═════ PROVIDED RECORDS

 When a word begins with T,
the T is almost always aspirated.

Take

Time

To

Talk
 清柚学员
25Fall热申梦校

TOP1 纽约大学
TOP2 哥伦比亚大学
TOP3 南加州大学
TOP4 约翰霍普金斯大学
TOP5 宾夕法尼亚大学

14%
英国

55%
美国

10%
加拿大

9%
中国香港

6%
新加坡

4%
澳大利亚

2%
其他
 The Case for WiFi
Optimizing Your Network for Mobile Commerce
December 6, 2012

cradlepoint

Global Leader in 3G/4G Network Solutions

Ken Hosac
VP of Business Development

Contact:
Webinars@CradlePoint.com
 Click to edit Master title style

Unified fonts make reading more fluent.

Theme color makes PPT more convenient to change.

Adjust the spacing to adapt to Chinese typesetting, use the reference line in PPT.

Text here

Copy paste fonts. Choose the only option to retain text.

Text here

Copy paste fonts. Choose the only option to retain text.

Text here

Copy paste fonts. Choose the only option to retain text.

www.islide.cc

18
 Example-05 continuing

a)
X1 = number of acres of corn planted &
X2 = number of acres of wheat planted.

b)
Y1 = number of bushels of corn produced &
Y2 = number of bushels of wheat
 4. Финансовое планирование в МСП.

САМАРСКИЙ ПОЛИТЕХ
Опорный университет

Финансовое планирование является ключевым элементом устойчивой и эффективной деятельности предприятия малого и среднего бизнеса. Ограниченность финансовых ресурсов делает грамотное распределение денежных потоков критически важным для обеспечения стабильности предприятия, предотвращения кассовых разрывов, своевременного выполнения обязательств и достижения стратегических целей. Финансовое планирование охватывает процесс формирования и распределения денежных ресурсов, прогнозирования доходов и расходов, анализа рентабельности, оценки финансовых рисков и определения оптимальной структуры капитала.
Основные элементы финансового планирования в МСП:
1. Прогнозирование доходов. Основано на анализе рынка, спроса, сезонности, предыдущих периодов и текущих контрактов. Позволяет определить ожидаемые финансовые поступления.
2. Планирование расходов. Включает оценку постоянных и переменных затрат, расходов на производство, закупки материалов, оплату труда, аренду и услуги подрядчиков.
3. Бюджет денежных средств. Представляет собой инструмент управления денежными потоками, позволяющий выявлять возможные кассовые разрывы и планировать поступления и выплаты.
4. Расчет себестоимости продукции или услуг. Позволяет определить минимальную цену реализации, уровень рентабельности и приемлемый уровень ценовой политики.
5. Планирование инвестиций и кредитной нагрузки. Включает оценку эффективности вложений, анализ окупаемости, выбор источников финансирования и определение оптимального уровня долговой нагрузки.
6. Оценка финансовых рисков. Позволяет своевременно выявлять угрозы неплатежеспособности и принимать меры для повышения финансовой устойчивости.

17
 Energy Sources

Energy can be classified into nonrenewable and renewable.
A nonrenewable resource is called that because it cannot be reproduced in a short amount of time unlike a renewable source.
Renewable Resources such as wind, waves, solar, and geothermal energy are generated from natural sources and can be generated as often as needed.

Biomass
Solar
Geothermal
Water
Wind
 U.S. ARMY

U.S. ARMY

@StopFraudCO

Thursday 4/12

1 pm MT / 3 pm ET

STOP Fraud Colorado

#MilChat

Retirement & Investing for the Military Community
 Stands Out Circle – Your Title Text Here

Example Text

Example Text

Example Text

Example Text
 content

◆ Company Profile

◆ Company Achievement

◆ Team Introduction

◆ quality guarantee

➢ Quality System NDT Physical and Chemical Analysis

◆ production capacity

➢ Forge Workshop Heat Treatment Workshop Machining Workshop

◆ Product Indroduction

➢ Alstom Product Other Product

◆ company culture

══════════

Copy every line from the data that includes the string "Your".

Optimizing Your Network for Mobile Commerce
 Stands Out Circle – Your Title Text Here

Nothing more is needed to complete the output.